A execução do rei e, meses depois, da de sua esposa, Maria Antonieta, provocaram fortes reações externas e internas. A Inglaterra, juntamente com outras grandes potências europeias, formou a primeira coligação militar contra a França revolucionária. Internamente ocorreram revoltas monarquistas, sobretudo na região de Vendéia.
Para fazer frente aos perigos externos e internos, os jacobinos criaram três órgãos especiais, cujo objetivo era garantir a continuidade da Revolução. Eram eles:
· o Comitê de Segurança Nacional, encarregado de descobrir e prender as pessoas suspeitas de traição;
· o Tribunal Revolucionário, encarregados de julgar os suspeitos que, geralmente eram condenados à morte.
· o Comitê de Salvação Pública, que decidia sobre política externa e interna e controlava o exército. Desempenhou um papel fundamental nesse período.
Liderados por Robespierre, o Comitê de Salvação Pública pôs em prática uma série de medidas populares, tais como:
- abolição da escravidão nas colônias;
- tabelamento do preço dos gêneros de primeira necessidade;
- distribuição das propriedades dos nobres emigrados entre milhares de camponeses;
- introdução do ensino primário gratuito e obrigatório;
- leis de assistência aos indigentes, desvalidos e velhos;
- aumento dos impostos sobre as grandes fortunas;
- voto universal.
Em reação à queda e à morte de vários girondinos, uma jovem girondina assassinou Marat, líder dos sans-culottes. Após a morte de Marat, os jacobinos iniciaram um período de perseguições e assassinatos, conhecido como Período do Terror (1793-1794), liderado pelo jacobino Robespierre.
O Período do Terror caracterizou-se pela extrema violência, embora tenha sido uma fase de importantes reformas sociais: abolição da prisão por dívidas; educação pública gratuita; aumento dos salários. O radicalismo de Robespierre levou-o a condenar à morte vários membros da própria Convenção e líderes populares que discordavam de algumas de suas posições.

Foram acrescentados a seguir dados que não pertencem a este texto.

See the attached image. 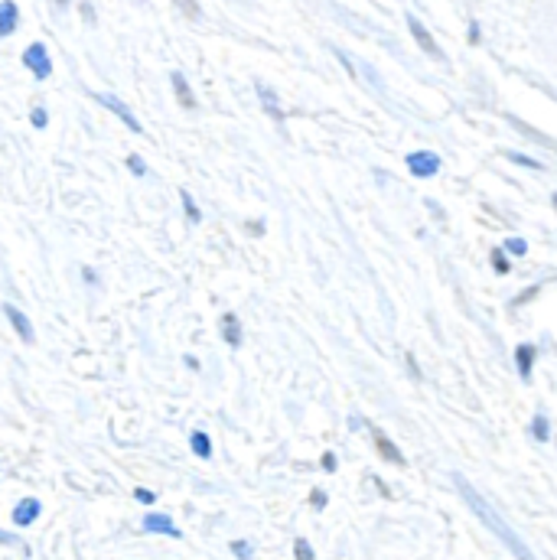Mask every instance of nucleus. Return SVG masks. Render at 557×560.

Perdendo o apoio da massa parisiense, devido à morte de alguns de seus líderes, Robespierre foi derrubado do poder pelos girondinos, preso e guilhotinado.
Governo do Diretório: a ascensão de Napoleão
Em 1795, os novos donos do poder dissolveram a convenção e votaram uma nova Constituição, que delegava o Poder Executivo a um Diretório composto por cinco membros.
Corruptos e ladrões em sua maioria e responsável pela instabilidade política, os membros do Diretório também se mostraram incapazes de solucionar os problemas nacionais e, por isso, acabaram perdendo a credibilidade popular.
No final do período, a França estava abalada por dificuldades econômicas, violências internas e guerras externas, pois enfrentara várias coligações militares europeias que pretendiam restabelecer o absolutismo na França e impedir a difusão dos ideais revolucionários franceses nos demais países da Europa.
Dentre os países que formaram coligações militares contra a Revolução Francesa, destacou-se a Inglaterra. Embora os ingleses já tivessem consolidado seu regime político liberal, tentavam barrar o avanço capitalista na França, temendo que esse país se tornasse seu concorrente nos mercados consumidores mundiais.
Em 1799 a alta burguesia francesa aliou-se ao general Napoleão Bonaparte e, juntos, derrubaram o Diretório.
Para a burguesia golpista de 1799, Napoleão era o homem que, através de um governo forte e de uma liderança política, podia promover o desenvolvimento da produção capitalista na França, recuperar a ordem e a estabilidade do país e proteger a riqueza da burguesia nacional, salvando-a dos perigos das manifestações populares e jacobinas.